#### TEXTO DE ORIGEM
■ ■ ■ ■ ■
Covid-19 pode provocar danos cerebrais graves
14 de julho de 2020Há muitos indícios de que o novo coronavírus ataca não só os pulmões e o aparelho respiratório humano, como também outros órgãos, e em grande escala. Pode afetar gravemente o coração, os vasos sanguíneos, os nervos, os rins e a pele.
Neurologistas britânicos publicaram os pormenores da investigação na revista "Brain" e sugerem que o vírus SARS-CoV-2 possa causar graves danos cerebrais, mesmo em pacientes com sintomas leves ou em recuperação. Muitas vezes, esses danos não são sequer detetados ou são detetados muito tarde.
Os cientistas da University College London (UCL) diagnosticaram encefalomielite aguda disseminada (ADEM) em nove pacientes britânicos diagnosticados com Covid-19. Esta é uma doença inflamatória que provoca a destruição degenerativa do sistema nervoso central e afeta nervos no cérebro e na medula espinal.
Dimensão dos danos
Entre os 43 pacientes examinados, 12 sofriam de inflamação no sistema nervoso central, dez de encefalopatia transitória (doença cerebral), com sintomas de delírios ou psicose.
Além disso, oito sofreram um acidente vascular cerebral (AVC) e outros oito apresentavam problemas nos nervos periféricos, principalmente com o diagnóstico da Síndrome de Guillain-Barré (SGB) - uma reação imunológica que ataca os nervos e causa paralisia, sendo fatal em 5% dos casos. Uma mulher de 59 anos morreu devido a complicações.
Os cientistas nunca viram outro vírus atacar o cérebro da mesma forma que o vírus causador da Covid-19, comenta o médico Michael Zandi, o autor principal do estudo. Algo incomum são os danos cerebrais graves mesmo em pacientes com sintomas leves.
Danos raramente reconhecidos
Os casos agora publicados confirmam o medo de que a Covid-19 cause problemas de saúde a longo prazo em alguns pacientes. Muitos deles continuam sem fôlego e cansados muito tempo depois da sua recuperação. Outros pacientes em recuperação relatam dormência, fraqueza e problemas de memória.
Biologicamente, a encefalomielite aguda disseminada tem algumas semelhanças com a esclerose múltipla. Porém, é mais grave e geralmente ocorre apenas uma vez. Alguns pacientes ficam com uma incapacidades prolongada, enquanto outros recuperam bem, explica o médico Zandi.
Mas ainda não se conhece todo o espectro de doenças cerebrais e efeitos colaterais de longa duração causados pelo vírus SARS-CoV-2, disse Zandi. Isso porque muitos pacientes nos hospitais estão demasiado doentes para serem examinados com equipamentos cerebrais, ou mesmo outros métodos.
Devido à sobrecarga, os danos neurológicos ou efeitos tardios não são detetados, ou são detetados tarde demais.
■ ■ ■ ■ ■
(Entradas do conjunto de dados)
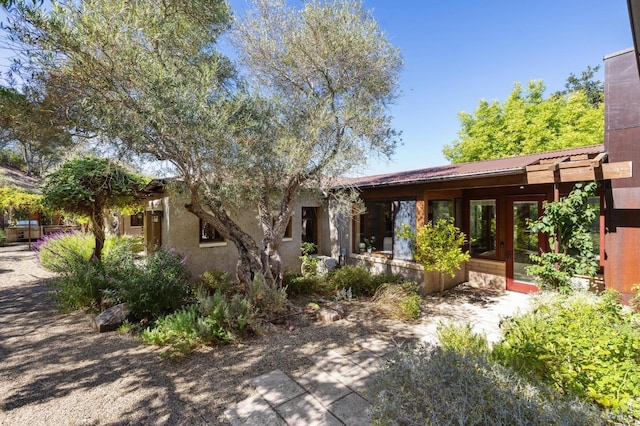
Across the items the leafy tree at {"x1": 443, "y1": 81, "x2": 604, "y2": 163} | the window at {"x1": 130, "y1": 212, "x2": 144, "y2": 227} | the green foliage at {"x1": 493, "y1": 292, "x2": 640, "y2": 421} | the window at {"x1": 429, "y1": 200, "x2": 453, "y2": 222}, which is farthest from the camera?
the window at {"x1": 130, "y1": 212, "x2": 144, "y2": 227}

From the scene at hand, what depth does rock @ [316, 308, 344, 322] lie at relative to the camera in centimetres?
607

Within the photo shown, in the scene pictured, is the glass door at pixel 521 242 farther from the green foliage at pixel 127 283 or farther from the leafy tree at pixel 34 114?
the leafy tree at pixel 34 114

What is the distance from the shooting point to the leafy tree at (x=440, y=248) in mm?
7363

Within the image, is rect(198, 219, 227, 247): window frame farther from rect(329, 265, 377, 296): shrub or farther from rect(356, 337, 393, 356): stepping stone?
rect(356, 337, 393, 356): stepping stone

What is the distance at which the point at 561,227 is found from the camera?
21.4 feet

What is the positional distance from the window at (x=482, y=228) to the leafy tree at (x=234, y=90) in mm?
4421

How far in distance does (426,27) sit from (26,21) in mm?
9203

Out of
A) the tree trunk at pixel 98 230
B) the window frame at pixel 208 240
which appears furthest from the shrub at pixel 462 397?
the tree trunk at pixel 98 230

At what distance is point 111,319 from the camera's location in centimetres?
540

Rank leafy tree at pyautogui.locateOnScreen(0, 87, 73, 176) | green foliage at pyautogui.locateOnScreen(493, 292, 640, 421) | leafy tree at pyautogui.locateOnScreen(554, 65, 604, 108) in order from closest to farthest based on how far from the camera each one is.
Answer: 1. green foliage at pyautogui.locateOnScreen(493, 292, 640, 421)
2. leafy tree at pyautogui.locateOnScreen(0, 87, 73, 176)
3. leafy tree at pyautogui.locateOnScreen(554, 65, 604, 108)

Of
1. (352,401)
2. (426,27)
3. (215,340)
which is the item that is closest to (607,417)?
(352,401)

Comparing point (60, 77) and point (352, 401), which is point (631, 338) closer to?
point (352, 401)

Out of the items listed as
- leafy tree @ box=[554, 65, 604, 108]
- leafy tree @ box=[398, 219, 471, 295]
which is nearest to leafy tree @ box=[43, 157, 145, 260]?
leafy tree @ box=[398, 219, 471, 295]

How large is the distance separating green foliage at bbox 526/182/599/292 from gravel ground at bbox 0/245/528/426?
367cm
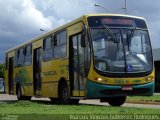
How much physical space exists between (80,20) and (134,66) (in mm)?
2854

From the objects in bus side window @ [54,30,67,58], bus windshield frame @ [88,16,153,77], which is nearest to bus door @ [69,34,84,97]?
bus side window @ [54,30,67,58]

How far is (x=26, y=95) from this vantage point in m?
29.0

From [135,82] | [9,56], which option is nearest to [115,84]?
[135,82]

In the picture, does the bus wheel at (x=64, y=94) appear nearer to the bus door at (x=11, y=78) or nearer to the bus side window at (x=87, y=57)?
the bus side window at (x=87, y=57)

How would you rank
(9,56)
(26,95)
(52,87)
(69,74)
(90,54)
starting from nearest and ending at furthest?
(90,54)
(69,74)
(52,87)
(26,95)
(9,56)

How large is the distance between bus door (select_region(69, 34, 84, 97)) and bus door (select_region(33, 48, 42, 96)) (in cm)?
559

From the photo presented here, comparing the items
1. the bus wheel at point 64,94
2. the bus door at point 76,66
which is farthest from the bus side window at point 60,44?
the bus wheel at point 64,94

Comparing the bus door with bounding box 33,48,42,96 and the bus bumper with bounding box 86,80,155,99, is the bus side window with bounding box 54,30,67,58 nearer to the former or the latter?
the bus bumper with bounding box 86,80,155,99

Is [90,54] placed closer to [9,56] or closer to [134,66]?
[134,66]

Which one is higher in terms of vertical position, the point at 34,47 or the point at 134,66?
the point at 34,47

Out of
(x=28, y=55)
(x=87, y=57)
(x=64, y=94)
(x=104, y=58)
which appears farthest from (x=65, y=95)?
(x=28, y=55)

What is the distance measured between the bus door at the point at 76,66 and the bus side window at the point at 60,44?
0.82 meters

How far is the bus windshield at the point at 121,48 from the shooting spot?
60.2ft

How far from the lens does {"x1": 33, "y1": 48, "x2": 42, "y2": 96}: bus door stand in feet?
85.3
■ ■ ■ ■ ■
#### TAREFA 1
Segundo o texto sobre a Covid-19 e os danos cerebrais, em quantos pacientes britânicos os cientistas da University College London diagnosticaram encefalomielite aguda disseminada?
#### TAREFA 2
Prossiga o texto sobre a Covid-19 e os danos cerebrais a partir da última frase apresentada.

#### CAIXA DE RESPOSTA 1
Em nove pacientes.

#### CAIXA DE RESPOSTA 2
Casos chocantes
"Gostaríamos de chamar a atenção dos médicos de todo o mundo para as complicações causadas pelo coronavírus", afirma Zandi. Os médicos e as suas equipas devem consultar sempre um neurologista para tratar os pacientes com sintomas cognitivos, problemas de memória, fadiga, dormência ou fraqueza.
No estudo, também foram publicadas histórias comoventes, como a de uma mulher de 47 anos que, de repente, sentiu dores de cabeça e dormência na mão direita após uma semana de tosse e febre. No hospital, ela cansou-se e deixou de reagir. Durante uma operação de emergência, parte do crânio teve que ser removida para aliviar a pressão no cérebro, já inchado.
Outra paciente de 55 anos, que nunca havia apresentado qualquer doença mental, começou a comportar-se estranhamente um dia depois de deixar o hospital. Vestiu e tirou o casaco repetidas vezes. Começou a ter alucinações - via macacos e leões na sua casa. De volta ao hospital, recebeu medicação antipsicótica.
Gripe espanhola
A gripe espanhola causou a morte de entre 20 e 50 milhões de pessoas, segundo a Organização Mundial da Saúde (OMS), com casos de pessoas com danos cerebrais.
Agora, os neurologistas britânicos temem que a Covid-19 possa causar danos, ainda que sutis, no cérebro de alguns pacientes, algo que apenas se perceberá com o passar dos anos.
Segundo o estudo, houve efeitos colaterais duradouros semelhantes aos descobertos naqueles que se recuperaram da devastadora gripe espanhola de 1918 - pelo menos um milhão de pessoas terá ficado com danos cerebrais.
"É claro, esperamos que isso não aconteça, mas quando temos uma pandemia a afetar uma parte tão grande da população, temos de estar atentos", explicou o médico Dr. Michael Zandi.